■ Exercise
How many lines in the rows below contain the string "building"? Reply with the number alone.

Spatial questions tied to pictures:
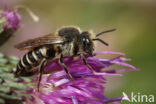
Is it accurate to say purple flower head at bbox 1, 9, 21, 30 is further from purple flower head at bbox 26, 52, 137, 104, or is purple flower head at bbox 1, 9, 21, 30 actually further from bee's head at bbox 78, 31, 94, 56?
bee's head at bbox 78, 31, 94, 56

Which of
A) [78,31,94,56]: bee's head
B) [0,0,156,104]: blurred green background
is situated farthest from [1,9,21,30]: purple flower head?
[0,0,156,104]: blurred green background

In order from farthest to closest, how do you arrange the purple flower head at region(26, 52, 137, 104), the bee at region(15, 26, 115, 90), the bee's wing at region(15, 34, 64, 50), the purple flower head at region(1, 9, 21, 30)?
1. the purple flower head at region(1, 9, 21, 30)
2. the purple flower head at region(26, 52, 137, 104)
3. the bee at region(15, 26, 115, 90)
4. the bee's wing at region(15, 34, 64, 50)

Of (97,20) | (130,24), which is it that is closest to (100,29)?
(97,20)

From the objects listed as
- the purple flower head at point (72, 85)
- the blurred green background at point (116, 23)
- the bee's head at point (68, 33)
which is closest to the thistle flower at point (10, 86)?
the purple flower head at point (72, 85)

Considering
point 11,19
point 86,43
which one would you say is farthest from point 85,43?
point 11,19

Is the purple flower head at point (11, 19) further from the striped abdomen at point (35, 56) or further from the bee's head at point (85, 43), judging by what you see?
the bee's head at point (85, 43)

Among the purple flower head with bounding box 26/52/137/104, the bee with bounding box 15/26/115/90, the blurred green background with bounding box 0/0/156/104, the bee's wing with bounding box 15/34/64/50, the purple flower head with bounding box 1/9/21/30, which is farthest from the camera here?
the blurred green background with bounding box 0/0/156/104
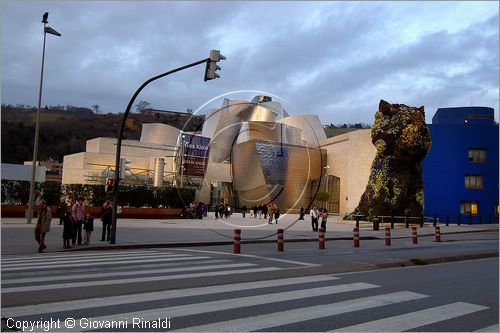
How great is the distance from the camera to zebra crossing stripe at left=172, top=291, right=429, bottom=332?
19.8 feet

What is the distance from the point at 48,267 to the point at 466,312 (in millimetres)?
9273

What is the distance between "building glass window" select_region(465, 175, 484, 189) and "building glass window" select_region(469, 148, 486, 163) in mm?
1737

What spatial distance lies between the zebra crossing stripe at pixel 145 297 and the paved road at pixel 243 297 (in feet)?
0.05

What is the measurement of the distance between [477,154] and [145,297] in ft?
162

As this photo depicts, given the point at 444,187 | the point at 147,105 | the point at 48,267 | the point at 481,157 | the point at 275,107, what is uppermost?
the point at 147,105

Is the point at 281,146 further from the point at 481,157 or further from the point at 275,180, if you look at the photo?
the point at 481,157

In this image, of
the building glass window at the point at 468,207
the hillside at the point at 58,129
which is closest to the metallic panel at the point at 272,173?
the hillside at the point at 58,129

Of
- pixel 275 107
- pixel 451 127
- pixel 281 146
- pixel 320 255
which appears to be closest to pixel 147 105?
pixel 275 107

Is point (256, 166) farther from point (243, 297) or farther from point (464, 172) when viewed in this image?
point (243, 297)

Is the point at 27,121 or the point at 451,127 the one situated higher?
the point at 27,121

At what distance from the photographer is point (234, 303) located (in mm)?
7492

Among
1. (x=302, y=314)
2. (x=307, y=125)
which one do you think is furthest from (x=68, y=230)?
(x=307, y=125)

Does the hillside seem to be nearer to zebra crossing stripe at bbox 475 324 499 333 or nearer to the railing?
the railing

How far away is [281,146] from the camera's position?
75562 mm
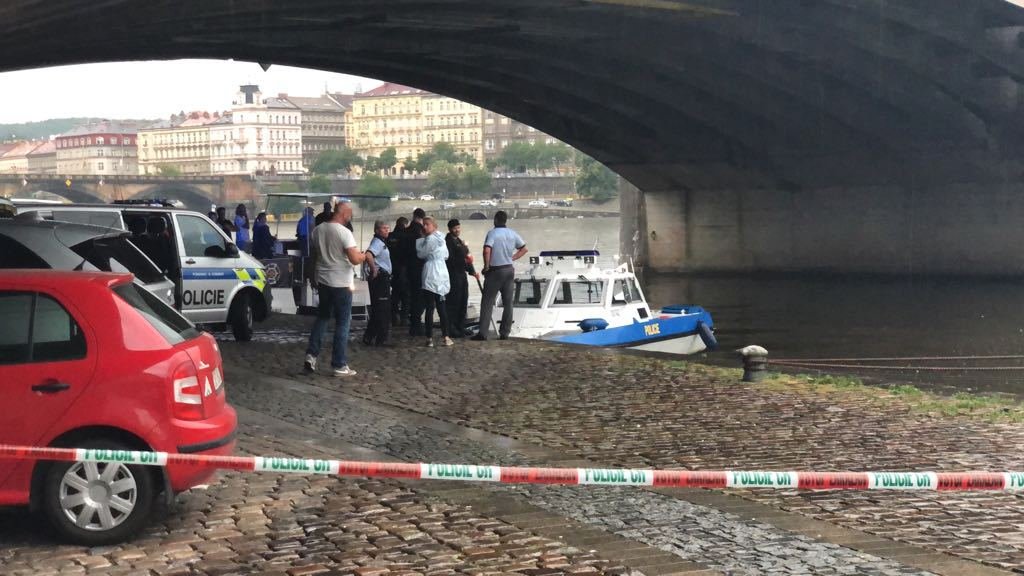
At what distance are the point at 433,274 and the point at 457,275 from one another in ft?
6.29

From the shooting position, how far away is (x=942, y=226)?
46312mm

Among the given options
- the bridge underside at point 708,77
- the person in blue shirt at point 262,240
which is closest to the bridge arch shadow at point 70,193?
the bridge underside at point 708,77

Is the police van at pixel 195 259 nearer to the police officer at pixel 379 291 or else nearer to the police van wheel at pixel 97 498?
the police officer at pixel 379 291

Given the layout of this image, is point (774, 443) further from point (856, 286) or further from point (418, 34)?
point (856, 286)

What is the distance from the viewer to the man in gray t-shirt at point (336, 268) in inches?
525

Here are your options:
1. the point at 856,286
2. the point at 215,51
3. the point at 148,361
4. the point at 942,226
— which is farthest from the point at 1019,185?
the point at 148,361

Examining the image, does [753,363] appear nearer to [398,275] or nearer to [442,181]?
[398,275]

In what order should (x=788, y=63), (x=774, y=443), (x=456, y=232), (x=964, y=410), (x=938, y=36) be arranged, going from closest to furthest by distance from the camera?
1. (x=774, y=443)
2. (x=964, y=410)
3. (x=456, y=232)
4. (x=938, y=36)
5. (x=788, y=63)

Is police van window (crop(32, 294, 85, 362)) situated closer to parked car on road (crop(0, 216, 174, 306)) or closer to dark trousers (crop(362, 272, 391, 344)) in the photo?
parked car on road (crop(0, 216, 174, 306))

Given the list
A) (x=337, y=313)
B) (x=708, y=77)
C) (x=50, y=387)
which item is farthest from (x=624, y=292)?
(x=708, y=77)

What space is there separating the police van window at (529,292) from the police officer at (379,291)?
12.9 ft

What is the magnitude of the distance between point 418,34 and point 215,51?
533 centimetres

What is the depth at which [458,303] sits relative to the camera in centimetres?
1916

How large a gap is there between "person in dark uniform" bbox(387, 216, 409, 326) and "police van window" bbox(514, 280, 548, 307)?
175cm
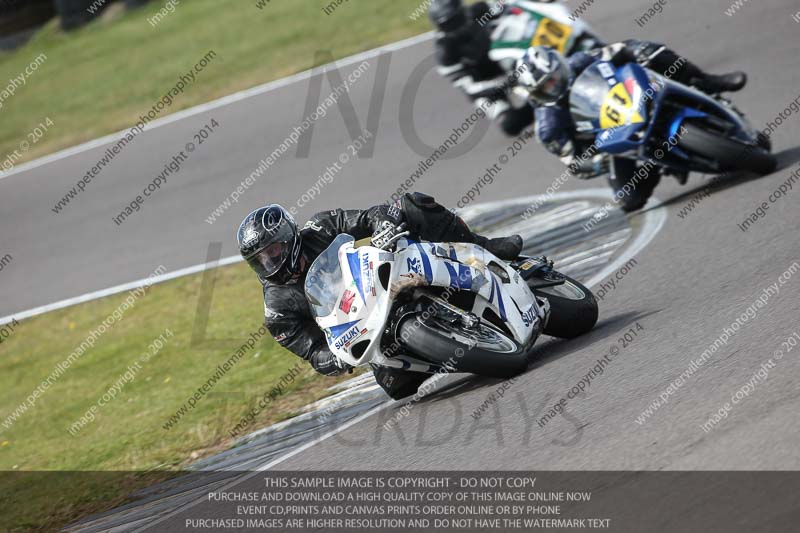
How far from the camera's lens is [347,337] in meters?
6.68

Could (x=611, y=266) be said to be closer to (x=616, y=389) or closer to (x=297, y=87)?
(x=616, y=389)

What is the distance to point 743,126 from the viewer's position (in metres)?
9.39

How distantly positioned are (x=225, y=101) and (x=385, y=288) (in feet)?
38.6

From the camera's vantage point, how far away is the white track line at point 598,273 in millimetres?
6926

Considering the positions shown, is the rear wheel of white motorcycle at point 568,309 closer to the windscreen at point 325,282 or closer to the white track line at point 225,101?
the windscreen at point 325,282

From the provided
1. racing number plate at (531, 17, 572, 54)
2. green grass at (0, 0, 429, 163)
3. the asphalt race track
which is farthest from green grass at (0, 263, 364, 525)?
green grass at (0, 0, 429, 163)

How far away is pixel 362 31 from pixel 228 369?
9689mm

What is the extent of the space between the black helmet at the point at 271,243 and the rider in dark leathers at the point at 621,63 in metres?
3.74

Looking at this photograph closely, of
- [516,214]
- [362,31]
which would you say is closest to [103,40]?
[362,31]

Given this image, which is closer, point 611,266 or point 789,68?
point 611,266

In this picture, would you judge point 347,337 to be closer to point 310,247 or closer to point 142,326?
point 310,247

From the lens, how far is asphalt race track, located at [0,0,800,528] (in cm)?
546

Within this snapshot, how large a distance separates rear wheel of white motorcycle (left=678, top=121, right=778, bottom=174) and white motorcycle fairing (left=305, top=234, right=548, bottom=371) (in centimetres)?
299

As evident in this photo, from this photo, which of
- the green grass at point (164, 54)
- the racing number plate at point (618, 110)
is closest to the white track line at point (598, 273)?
the racing number plate at point (618, 110)
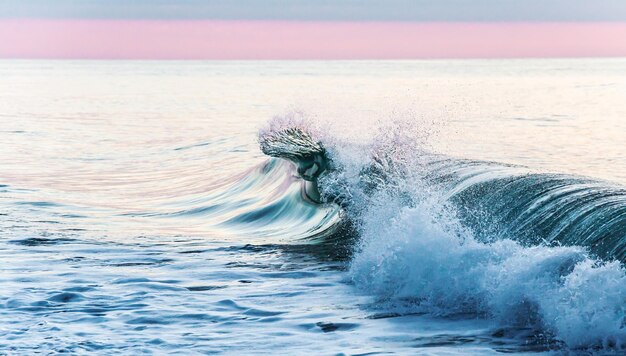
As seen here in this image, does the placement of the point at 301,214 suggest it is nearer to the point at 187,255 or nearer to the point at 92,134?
the point at 187,255

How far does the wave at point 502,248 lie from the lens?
22.5ft

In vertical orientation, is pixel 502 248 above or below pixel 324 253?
above

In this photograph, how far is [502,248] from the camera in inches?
331

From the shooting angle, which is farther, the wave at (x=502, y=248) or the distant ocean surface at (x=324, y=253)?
the distant ocean surface at (x=324, y=253)

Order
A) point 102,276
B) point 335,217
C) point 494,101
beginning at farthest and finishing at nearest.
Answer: point 494,101, point 335,217, point 102,276

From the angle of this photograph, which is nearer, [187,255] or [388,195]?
[187,255]

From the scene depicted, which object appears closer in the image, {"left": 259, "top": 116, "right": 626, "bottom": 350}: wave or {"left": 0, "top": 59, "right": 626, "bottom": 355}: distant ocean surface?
{"left": 259, "top": 116, "right": 626, "bottom": 350}: wave

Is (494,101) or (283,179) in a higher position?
(494,101)

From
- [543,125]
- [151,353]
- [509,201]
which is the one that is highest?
[543,125]

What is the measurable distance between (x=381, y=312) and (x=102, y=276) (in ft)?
10.4

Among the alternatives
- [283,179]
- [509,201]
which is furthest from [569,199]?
[283,179]

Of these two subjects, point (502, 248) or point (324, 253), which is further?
point (324, 253)

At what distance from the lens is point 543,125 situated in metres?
29.6

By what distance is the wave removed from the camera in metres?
6.87
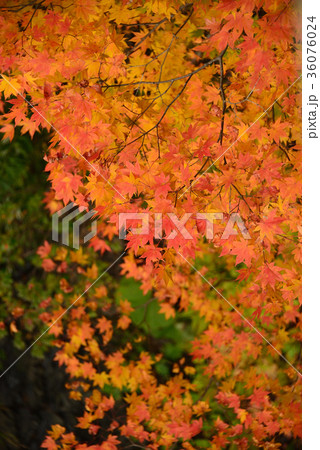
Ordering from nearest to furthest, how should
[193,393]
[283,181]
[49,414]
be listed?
[283,181] < [49,414] < [193,393]

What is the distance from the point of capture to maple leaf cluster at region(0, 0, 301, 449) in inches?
74.1

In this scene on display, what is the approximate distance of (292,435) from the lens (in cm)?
228

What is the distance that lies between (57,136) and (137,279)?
1.19 metres

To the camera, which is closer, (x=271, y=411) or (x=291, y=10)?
(x=291, y=10)

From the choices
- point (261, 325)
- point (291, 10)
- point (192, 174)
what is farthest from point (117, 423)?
point (291, 10)

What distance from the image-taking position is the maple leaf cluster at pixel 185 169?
6.17 feet

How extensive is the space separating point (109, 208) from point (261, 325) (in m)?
1.30

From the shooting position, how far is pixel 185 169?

■ Full response
2